Boost logo

Boost :

From: Hartmut Kaiser (hartmutkaiser_at_[hidden])
Date: 2004-12-28 04:38:45


 
Dave Handley wrote:

> >I'd be willing to write the interfacing stub to plug your
> library into
> >Wave.
>
> Thanks - I think this should be relatively easy because we
> currently use a
> forward iterator across the tokens in order to generate
> suitable output for
> Spirit. Clearly one of the requirements for the Boost
> community to accept
> this library in general will probably be meeting the Standard
> requirements
> for forward iterators - and I note that this is one of your
> key requirements
> in Wave.

The lexer in Wave feeds a spirit grammar (which recognises the preprocessor
statements), thus a forward iterator is sufficient.

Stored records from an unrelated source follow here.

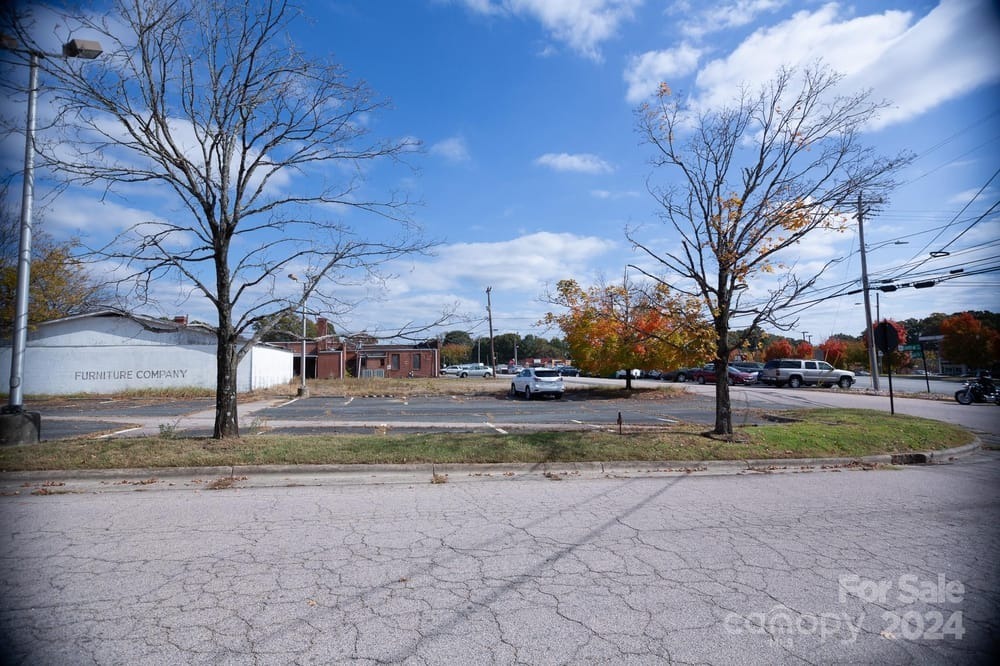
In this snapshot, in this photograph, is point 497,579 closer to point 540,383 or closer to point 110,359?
point 540,383

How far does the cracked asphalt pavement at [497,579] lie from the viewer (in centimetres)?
355

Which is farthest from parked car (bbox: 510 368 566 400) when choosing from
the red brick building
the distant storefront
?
the red brick building

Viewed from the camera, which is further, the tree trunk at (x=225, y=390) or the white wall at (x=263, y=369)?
the white wall at (x=263, y=369)

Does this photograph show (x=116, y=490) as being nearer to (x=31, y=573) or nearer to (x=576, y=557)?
(x=31, y=573)

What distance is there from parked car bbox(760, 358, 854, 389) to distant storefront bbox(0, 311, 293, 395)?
3393 centimetres

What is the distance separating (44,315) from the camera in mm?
27672

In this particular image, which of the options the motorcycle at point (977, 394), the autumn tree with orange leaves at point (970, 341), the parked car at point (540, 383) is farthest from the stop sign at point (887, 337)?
the autumn tree with orange leaves at point (970, 341)

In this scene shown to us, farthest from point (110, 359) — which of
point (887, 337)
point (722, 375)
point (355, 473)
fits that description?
point (887, 337)

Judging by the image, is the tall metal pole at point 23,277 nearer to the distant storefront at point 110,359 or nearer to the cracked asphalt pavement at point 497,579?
the cracked asphalt pavement at point 497,579

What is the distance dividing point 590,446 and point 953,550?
588cm

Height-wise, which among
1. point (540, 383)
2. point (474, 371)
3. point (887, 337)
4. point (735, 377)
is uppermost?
point (887, 337)

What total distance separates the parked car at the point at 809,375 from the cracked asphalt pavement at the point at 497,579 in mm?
34020

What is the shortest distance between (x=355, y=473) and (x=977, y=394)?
2622cm

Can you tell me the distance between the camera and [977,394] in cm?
2342
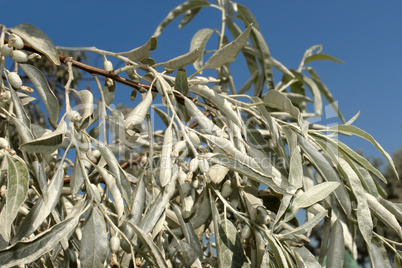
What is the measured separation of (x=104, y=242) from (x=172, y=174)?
0.15m

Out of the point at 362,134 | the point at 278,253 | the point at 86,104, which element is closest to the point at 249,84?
the point at 362,134

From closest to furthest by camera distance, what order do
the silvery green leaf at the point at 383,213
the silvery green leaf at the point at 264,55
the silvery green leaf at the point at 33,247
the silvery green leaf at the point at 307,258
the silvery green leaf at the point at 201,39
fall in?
the silvery green leaf at the point at 33,247 < the silvery green leaf at the point at 307,258 < the silvery green leaf at the point at 383,213 < the silvery green leaf at the point at 201,39 < the silvery green leaf at the point at 264,55

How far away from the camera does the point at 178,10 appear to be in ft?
5.27

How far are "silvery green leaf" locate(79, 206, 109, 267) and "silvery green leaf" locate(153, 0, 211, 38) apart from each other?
0.97 meters

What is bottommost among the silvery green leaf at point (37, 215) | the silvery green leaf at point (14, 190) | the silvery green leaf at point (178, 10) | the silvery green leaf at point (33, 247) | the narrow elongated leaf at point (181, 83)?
the silvery green leaf at point (33, 247)

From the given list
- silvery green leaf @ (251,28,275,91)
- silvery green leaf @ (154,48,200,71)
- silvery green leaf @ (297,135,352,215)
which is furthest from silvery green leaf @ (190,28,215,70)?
silvery green leaf @ (297,135,352,215)

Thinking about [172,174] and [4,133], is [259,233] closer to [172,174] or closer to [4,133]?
[172,174]

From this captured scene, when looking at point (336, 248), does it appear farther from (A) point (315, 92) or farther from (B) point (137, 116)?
(A) point (315, 92)

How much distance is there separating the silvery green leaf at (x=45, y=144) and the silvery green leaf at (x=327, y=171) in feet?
1.44

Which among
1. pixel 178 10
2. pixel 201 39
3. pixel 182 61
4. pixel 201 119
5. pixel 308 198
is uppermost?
pixel 178 10

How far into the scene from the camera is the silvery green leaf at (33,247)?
63cm

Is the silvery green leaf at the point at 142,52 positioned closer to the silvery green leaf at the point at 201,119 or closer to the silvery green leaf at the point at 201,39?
the silvery green leaf at the point at 201,119

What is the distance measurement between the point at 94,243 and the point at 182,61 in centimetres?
36

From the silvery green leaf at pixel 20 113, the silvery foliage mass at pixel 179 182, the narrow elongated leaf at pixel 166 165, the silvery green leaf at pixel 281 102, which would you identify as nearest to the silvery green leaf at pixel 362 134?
the silvery foliage mass at pixel 179 182
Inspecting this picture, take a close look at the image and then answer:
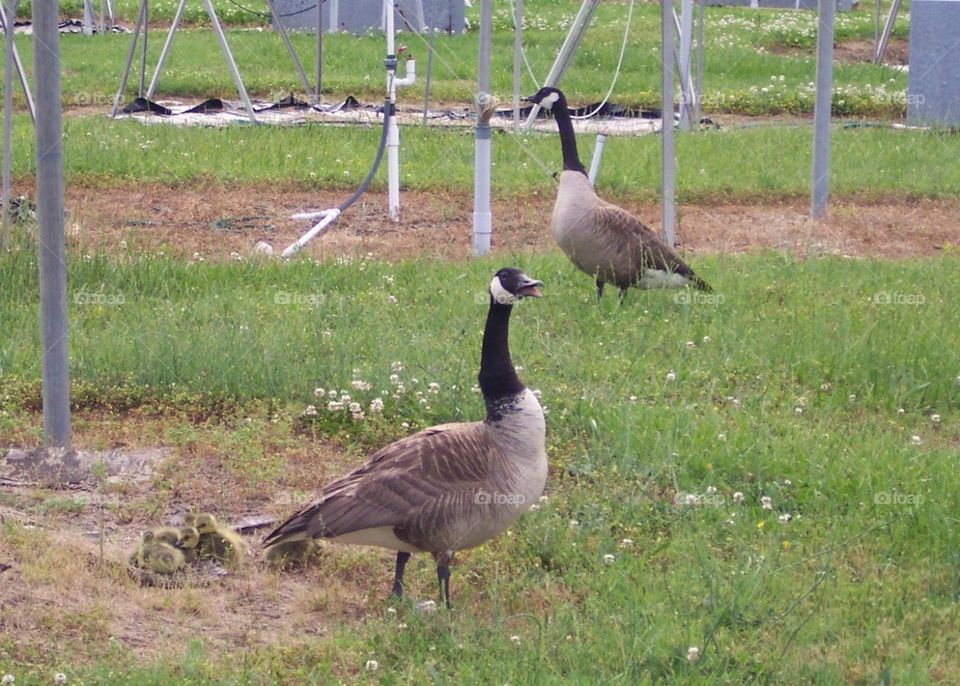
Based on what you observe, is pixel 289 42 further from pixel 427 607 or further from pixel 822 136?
pixel 427 607

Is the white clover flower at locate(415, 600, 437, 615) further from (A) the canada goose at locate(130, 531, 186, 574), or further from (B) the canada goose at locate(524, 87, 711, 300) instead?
(B) the canada goose at locate(524, 87, 711, 300)

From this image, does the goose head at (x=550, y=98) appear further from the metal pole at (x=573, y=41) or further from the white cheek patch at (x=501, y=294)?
the white cheek patch at (x=501, y=294)

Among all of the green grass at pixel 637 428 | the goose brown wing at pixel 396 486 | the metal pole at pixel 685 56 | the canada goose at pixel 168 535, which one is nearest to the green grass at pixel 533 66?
the metal pole at pixel 685 56

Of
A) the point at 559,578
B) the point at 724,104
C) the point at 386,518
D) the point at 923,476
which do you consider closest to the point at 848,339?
the point at 923,476

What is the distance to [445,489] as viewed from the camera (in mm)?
5137

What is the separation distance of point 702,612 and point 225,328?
3.75 metres

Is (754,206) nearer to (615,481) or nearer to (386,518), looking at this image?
(615,481)

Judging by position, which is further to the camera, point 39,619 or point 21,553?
point 21,553

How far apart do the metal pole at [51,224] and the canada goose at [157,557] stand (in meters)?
1.18

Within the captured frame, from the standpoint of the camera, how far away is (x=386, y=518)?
5.05 meters

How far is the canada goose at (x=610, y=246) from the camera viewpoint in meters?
8.80

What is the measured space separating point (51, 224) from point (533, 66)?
15.9m

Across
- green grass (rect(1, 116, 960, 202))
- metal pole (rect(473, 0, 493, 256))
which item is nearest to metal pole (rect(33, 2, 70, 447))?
metal pole (rect(473, 0, 493, 256))

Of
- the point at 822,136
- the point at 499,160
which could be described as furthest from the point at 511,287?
the point at 499,160
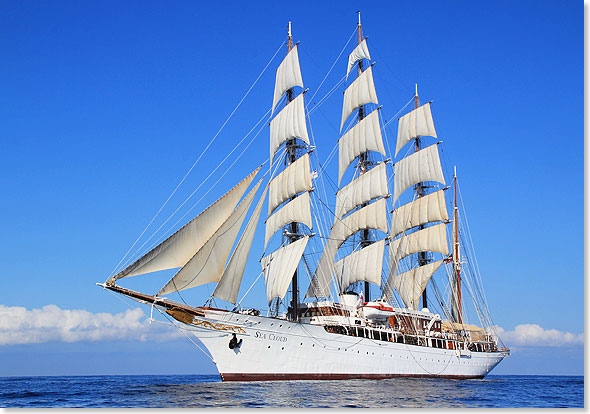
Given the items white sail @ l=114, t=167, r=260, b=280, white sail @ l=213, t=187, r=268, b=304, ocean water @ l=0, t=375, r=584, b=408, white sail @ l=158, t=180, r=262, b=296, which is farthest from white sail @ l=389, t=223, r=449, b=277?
white sail @ l=114, t=167, r=260, b=280

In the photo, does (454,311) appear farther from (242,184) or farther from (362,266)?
(242,184)

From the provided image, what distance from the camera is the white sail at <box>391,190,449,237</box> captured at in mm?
60750

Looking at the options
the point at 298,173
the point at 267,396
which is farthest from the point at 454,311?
the point at 267,396

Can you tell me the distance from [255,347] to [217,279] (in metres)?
4.89

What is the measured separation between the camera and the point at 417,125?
63750mm

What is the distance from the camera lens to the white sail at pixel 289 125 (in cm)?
4503

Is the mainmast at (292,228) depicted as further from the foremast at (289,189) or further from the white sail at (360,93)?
the white sail at (360,93)

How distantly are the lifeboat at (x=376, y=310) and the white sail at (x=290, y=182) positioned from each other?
9529mm

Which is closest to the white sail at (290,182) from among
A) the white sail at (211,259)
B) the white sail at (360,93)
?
the white sail at (211,259)

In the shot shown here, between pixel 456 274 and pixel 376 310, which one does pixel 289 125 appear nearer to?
pixel 376 310

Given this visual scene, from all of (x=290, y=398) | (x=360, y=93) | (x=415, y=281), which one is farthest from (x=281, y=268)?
(x=360, y=93)

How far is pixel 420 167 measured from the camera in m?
62.4

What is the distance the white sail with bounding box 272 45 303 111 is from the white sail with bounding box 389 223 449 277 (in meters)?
19.2

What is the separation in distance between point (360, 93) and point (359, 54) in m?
3.58
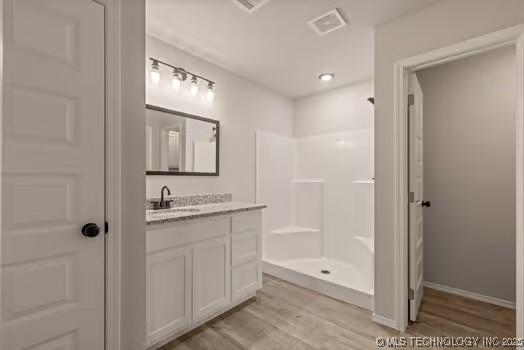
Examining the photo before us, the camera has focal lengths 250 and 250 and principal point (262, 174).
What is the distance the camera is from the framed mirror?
230cm

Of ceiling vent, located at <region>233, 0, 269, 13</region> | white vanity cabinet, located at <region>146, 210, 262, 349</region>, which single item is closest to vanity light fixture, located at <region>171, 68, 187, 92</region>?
ceiling vent, located at <region>233, 0, 269, 13</region>

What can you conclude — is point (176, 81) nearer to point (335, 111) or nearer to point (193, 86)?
point (193, 86)

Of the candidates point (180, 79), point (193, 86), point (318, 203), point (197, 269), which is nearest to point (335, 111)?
point (318, 203)

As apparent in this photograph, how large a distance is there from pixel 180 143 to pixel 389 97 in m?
1.94

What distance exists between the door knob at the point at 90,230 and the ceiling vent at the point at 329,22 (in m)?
2.09

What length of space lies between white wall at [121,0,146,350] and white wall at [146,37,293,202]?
0.97 m

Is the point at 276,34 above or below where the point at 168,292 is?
above

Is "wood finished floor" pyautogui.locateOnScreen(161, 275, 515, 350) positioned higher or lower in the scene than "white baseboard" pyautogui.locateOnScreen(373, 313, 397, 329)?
lower

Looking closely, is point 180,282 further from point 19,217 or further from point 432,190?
point 432,190

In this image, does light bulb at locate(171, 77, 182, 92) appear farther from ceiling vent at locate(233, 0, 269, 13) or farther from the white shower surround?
the white shower surround

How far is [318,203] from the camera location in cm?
373

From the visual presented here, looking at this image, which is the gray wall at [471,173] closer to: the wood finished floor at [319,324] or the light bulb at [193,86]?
the wood finished floor at [319,324]

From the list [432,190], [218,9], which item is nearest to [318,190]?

> >The two different lexers I was using in the Wave library
> were a re2c based
> >lexer (static switch based lexer, extremly fast and compact)
> and a SLEX
> >based lexer (runtime generated DFA). I haven't done serious speed
> >measurements, but the numbers I've got so far showed similar
> timings for
> >both with a slight advantage for re2c (as expected). I'd expect your
> >library
> >to be very similar in speed as well. But just out of
> curiousity I'm very
> >interested in seeing the static DFA generation version :-)
>
> Can these lexers be effectively used with any Spirit grammar?
> I'll download
> Wave over the next few days and have a look at how much
> overlap there is
> between our library and the lexers within Wave.

Both essentially expose a functor based (lex like) interface, which when
called returns the next token. I was using the multi_pass_iterator to wrap
these into a usable iterator interface. So yes, both are usable with spirit
grammars out of the box.

> My plan for the static DFA version (which we haven't fully
> discussed in our
> internal design discussions yet so may change significantly),
> is to use the
> memento pattern to reflect the internal state of the DFA,
> along with the
> production rules.
> These could then be saved or loaded, or
> serialised to a
> C++ file, in a rather similar way to flex.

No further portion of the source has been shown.